Spatial relation data:

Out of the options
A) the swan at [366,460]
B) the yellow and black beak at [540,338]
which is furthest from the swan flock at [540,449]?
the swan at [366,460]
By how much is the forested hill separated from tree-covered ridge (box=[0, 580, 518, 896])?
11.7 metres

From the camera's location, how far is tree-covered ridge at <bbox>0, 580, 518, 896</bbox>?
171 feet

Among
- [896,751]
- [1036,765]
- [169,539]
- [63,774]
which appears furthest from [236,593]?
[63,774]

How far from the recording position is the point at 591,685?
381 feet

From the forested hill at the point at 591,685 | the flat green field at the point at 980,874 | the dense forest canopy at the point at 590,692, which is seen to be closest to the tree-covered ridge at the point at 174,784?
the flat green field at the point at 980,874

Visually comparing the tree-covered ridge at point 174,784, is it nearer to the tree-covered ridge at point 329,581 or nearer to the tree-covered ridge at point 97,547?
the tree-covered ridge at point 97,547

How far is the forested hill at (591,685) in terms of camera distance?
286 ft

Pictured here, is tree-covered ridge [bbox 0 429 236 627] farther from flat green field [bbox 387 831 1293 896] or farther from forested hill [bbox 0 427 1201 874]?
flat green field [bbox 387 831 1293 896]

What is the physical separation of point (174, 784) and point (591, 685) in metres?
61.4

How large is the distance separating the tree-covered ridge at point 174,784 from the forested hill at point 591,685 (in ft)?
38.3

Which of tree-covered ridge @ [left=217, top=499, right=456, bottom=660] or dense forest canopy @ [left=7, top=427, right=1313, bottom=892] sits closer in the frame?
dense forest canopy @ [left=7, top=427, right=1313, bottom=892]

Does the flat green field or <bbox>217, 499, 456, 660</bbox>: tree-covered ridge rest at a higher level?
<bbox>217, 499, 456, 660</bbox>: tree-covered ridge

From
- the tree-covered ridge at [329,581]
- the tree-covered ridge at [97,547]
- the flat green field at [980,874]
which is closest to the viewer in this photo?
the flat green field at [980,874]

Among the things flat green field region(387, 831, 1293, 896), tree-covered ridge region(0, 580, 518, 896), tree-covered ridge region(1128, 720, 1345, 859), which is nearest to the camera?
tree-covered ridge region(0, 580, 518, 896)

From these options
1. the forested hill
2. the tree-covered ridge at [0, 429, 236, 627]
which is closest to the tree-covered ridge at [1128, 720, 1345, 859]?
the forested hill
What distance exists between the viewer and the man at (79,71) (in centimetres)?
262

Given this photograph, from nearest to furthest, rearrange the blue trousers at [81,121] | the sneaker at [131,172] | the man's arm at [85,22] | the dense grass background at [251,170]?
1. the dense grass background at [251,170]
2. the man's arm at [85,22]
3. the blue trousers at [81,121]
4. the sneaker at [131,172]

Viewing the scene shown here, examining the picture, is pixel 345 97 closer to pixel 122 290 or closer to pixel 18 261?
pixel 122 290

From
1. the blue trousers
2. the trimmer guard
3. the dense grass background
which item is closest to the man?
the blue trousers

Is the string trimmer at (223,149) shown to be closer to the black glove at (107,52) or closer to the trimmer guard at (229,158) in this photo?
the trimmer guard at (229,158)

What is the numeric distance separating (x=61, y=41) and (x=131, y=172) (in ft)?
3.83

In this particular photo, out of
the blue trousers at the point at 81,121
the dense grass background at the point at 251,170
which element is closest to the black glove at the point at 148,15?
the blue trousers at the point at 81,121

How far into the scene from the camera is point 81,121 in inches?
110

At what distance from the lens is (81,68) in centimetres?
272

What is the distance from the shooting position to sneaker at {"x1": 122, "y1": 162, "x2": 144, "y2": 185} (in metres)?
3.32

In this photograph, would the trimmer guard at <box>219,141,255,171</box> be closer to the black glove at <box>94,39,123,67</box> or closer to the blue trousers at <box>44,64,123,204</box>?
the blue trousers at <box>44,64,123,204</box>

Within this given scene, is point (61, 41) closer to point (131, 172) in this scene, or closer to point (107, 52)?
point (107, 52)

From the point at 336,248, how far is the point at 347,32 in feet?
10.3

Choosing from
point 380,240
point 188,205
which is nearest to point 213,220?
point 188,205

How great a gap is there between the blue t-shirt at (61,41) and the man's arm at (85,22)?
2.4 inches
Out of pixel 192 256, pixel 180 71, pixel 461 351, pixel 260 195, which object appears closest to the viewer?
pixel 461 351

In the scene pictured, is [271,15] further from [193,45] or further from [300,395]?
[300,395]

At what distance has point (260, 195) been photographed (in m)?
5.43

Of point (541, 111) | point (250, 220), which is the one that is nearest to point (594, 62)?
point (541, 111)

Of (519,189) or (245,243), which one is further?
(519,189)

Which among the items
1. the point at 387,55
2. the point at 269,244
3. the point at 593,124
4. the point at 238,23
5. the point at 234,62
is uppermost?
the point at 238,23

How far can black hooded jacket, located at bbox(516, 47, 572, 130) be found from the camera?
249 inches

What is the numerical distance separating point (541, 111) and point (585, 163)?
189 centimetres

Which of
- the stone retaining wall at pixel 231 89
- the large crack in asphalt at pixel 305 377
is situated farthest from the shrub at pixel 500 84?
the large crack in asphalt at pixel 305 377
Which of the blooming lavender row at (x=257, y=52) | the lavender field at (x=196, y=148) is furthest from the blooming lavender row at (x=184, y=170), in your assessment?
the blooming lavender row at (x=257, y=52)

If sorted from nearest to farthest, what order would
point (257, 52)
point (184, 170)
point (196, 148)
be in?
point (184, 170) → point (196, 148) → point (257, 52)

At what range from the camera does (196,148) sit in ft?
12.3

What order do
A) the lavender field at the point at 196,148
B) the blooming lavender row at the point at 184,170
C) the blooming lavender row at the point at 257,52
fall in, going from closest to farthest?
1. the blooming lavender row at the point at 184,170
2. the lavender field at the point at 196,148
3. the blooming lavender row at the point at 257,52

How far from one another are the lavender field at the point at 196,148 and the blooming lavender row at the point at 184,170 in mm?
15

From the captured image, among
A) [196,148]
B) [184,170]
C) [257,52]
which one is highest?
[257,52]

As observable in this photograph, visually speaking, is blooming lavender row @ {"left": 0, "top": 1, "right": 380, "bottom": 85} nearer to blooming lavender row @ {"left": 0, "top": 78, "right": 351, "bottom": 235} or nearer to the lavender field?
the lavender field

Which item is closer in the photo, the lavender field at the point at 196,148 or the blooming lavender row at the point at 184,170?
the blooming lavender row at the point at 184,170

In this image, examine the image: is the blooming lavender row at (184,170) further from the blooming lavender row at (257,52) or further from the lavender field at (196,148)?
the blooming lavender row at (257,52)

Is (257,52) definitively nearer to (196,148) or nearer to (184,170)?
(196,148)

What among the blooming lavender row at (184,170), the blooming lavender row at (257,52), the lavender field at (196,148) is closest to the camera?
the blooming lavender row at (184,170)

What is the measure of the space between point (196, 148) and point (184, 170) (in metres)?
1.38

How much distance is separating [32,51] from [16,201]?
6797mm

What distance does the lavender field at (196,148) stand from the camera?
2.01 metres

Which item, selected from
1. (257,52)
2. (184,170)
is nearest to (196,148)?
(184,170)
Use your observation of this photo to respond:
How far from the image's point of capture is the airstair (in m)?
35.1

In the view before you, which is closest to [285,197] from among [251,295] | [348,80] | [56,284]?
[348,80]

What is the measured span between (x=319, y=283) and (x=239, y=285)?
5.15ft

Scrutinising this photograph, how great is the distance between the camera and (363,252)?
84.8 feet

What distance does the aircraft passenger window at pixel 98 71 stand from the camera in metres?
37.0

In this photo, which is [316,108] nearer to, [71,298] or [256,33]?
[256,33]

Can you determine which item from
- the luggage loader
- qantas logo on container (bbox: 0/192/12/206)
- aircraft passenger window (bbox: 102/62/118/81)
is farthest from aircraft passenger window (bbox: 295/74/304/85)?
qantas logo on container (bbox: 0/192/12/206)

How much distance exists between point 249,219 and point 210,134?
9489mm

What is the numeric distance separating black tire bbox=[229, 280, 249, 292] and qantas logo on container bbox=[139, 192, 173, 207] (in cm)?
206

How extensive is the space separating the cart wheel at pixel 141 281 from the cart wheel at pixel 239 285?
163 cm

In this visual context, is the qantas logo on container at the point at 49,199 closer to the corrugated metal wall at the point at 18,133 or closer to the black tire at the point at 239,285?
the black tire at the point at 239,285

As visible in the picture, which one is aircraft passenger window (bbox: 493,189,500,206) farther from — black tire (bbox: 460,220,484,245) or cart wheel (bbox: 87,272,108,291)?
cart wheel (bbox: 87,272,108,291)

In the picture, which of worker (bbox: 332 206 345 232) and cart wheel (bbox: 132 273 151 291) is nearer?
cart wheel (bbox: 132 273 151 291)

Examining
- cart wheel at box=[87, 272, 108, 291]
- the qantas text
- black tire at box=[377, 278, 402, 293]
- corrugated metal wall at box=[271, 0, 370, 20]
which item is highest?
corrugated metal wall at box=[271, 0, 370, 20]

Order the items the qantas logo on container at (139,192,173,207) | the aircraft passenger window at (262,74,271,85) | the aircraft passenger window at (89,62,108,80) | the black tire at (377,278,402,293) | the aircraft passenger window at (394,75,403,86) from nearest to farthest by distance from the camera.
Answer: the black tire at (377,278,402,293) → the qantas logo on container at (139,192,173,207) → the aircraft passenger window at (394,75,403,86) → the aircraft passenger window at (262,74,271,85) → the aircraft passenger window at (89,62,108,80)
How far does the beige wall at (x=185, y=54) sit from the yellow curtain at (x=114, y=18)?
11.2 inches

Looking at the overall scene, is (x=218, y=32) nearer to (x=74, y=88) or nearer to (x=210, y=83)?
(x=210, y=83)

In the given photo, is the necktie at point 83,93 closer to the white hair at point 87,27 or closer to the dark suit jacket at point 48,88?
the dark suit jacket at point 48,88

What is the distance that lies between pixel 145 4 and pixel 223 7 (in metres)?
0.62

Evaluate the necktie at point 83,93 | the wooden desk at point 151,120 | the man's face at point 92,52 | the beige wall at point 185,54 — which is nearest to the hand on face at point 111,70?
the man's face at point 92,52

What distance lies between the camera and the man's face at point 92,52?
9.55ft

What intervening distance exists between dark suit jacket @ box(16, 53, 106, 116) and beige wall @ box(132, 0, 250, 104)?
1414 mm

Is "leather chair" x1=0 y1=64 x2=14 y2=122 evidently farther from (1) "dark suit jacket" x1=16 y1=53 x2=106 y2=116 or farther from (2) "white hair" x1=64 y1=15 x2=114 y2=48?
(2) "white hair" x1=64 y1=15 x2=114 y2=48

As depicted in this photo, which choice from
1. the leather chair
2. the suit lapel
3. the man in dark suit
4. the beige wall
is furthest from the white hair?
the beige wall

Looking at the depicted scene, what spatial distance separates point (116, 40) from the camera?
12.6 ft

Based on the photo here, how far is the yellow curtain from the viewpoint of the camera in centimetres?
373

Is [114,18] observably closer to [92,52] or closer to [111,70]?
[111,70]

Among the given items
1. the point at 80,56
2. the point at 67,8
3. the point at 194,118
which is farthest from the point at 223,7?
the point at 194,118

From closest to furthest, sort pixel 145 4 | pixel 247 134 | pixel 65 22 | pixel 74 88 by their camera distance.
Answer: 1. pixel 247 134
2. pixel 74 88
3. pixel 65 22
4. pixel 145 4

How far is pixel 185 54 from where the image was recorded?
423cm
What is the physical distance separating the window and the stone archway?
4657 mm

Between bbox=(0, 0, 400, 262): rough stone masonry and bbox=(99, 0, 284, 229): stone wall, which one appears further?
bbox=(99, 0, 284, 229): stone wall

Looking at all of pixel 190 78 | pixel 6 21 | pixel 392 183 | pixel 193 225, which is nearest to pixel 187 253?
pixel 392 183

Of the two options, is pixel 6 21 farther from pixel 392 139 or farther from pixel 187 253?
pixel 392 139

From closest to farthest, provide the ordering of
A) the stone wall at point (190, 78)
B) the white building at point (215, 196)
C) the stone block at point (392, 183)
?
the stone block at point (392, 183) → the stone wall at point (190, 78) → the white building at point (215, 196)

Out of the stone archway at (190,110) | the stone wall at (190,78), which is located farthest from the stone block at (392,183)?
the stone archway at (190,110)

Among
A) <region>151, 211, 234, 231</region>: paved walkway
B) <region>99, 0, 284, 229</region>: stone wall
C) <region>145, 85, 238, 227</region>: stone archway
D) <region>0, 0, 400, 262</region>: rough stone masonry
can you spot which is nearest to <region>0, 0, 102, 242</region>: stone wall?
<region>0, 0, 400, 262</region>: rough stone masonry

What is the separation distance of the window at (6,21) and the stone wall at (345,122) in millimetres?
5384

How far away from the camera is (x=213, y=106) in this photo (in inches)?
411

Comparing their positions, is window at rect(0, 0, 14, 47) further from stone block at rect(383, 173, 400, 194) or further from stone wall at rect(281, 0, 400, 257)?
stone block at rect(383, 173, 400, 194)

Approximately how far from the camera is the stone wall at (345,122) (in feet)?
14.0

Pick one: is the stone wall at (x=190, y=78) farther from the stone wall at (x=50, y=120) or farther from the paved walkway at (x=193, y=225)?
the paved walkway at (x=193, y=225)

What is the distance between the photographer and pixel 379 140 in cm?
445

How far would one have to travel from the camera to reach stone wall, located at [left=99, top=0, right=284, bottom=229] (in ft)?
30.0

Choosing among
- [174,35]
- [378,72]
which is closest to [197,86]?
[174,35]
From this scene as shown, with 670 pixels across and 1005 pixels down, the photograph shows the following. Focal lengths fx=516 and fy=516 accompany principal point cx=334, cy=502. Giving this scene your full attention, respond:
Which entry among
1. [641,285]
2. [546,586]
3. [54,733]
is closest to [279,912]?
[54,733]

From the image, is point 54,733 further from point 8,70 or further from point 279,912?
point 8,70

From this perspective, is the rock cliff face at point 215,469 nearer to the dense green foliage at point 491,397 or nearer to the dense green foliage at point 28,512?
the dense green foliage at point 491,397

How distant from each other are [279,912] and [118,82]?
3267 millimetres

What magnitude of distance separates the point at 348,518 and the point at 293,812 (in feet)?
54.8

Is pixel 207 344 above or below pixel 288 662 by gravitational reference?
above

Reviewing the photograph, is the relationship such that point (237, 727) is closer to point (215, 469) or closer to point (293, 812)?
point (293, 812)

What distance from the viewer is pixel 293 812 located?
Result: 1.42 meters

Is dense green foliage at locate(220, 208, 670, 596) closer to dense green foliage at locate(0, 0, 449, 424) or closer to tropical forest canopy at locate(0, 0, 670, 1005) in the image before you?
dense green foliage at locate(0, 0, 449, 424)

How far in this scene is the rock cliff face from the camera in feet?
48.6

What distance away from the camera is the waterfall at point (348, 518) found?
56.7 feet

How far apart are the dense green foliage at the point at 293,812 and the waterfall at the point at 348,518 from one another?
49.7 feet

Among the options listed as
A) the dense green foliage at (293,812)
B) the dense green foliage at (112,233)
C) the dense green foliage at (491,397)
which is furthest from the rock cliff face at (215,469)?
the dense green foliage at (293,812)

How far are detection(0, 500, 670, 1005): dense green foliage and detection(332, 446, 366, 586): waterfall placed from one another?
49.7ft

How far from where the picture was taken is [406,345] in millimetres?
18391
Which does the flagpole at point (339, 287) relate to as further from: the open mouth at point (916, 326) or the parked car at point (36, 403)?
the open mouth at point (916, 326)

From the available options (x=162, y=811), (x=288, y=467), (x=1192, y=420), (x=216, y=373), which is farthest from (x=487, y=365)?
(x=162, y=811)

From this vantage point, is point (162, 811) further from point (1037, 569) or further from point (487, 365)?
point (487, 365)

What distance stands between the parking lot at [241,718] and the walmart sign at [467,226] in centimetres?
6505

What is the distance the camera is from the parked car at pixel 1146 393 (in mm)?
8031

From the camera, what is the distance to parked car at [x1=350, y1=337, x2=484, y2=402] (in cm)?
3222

- _YOUR GOAL_
Put the lines, starting at the first one and ending at the line that contains "11.7 metres", into a Markdown table with the columns Row and Line, leaving out any blank lines.

- _OUTPUT_
| Row | Line |
|---|---|
| 1 | Out of the options |
| 2 | A) the swan at [366,460] |
| 3 | B) the yellow and black beak at [540,338] |
| 4 | which is furthest from the swan flock at [540,449]? |
| 5 | the swan at [366,460] |
| 6 | By how much is the forested hill separated from tree-covered ridge (box=[0, 580, 518, 896])? |
| 7 | 11.7 metres |